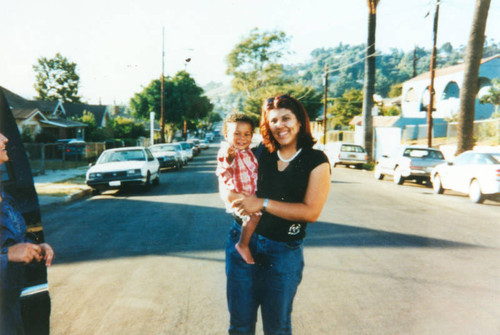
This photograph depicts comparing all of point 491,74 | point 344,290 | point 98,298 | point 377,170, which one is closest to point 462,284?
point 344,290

============================================================

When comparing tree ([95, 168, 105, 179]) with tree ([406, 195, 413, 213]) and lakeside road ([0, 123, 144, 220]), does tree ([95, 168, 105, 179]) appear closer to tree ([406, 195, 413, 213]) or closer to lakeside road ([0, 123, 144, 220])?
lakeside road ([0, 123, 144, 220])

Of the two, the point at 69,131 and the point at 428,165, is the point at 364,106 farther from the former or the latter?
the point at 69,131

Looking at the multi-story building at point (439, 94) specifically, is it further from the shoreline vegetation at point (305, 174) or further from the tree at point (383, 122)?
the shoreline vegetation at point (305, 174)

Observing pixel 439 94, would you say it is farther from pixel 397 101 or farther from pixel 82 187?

============================================================

STATED EXERCISE » Copy out the data word for word, starting at the line that contains "Of the two, the" and ending at the line that contains "Observing pixel 439".

SOLUTION TO THIS PROBLEM »
Of the two, the point at 69,131 and the point at 428,165, is the point at 364,106 farther from the former or the latter?
the point at 69,131

Looking at the multi-story building at point (439, 94) specifically, is it further from the shoreline vegetation at point (305, 174) or further from the tree at point (383, 122)?
the shoreline vegetation at point (305, 174)

Observing pixel 439 94, would you say it is farther from pixel 397 101 or farther from pixel 82 187?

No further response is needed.